» **Work instructions**
All records must be restated word for word.

Saved data entries
*** Begin section ***
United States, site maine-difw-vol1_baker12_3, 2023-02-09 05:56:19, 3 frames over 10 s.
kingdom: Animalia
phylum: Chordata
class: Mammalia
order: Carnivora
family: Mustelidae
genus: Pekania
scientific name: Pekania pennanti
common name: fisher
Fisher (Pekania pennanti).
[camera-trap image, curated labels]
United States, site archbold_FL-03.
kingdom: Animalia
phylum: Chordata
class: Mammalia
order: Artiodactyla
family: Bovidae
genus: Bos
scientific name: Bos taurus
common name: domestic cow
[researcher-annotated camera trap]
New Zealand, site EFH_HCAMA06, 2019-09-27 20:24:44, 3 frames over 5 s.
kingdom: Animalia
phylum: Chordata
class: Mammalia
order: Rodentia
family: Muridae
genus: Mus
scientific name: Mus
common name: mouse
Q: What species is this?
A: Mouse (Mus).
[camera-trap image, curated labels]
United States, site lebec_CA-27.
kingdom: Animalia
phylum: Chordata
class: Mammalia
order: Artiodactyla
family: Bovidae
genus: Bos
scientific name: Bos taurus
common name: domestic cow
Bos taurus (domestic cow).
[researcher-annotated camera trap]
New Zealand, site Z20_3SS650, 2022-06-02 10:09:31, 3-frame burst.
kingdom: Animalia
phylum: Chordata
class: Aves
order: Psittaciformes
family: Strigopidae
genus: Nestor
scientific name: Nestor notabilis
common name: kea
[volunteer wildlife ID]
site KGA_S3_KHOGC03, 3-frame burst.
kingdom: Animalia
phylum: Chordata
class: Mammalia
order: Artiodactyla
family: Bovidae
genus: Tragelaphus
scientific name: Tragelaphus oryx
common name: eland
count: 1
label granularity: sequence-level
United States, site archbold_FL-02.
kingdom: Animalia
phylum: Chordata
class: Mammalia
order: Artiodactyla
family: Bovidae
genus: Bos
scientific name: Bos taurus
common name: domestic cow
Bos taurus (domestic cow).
*** End section ***
» **Result**
United States, site maine-difw-vol1_baker12_3, 2023-02-09 05:56:19, 3 frames over 10 s.
kingdom: Animalia
phylum: Chordata
class: Mammalia
order: Carnivora
family: Mustelidae
genus: Pekania
scientific name: Pekania pennanti
common name: fisher
Fisher (Pekania pennanti).
[camera-trap image, curated labels]
United States, site archbold_FL-03.
kingdom: Animalia
phylum: Chordata
class: Mammalia
order: Artiodactyla
family: Bovidae
genus: Bos
scientific name: Bos taurus
common name: domestic cow
[researcher-annotated camera trap]
New Zealand, site EFH_HCAMA06, 2019-09-27 20:24:44, 3 frames over 5 s.
kingdom: Animalia
phylum: Chordata
class: Mammalia
order: Rodentia
family: Muridae
genus: Mus
scientific name: Mus
common name: mouse
Q: What species is this?
A: Mouse (Mus).
[camera-trap image, curated labels]
United States, site lebec_CA-27.
kingdom: Animalia
phylum: Chordata
class: Mammalia
order: Artiodactyla
family: Bovidae
genus: Bos
scientific name: Bos taurus
common name: domestic cow
Bos taurus (domestic cow).
[researcher-annotated camera trap]
New Zealand, site Z20_3SS650, 2022-06-02 10:09:31, 3-frame burst.
kingdom: Animalia
phylum: Chordata
class: Aves
order: Psittaciformes
family: Strigopidae
genus: Nestor
scientific name: Nestor notabilis
common name: kea
[volunteer wildlife ID]
site KGA_S3_KHOGC03, 3-frame burst.
kingdom: Animalia
phylum: Chordata
class: Mammalia
order: Artiodactyla
family: Bovidae
genus: Tragelaphus
scientific name: Tragelaphus oryx
common name: eland
count: 1
label granularity: sequence-level
United States, site archbold_FL-02.
kingdom: Animalia
phylum: Chordata
class: Mammalia
order: Artiodactyla
family: Bovidae
genus: Bos
scientific name: Bos taurus
common name: domestic cow
Bos taurus (domestic cow).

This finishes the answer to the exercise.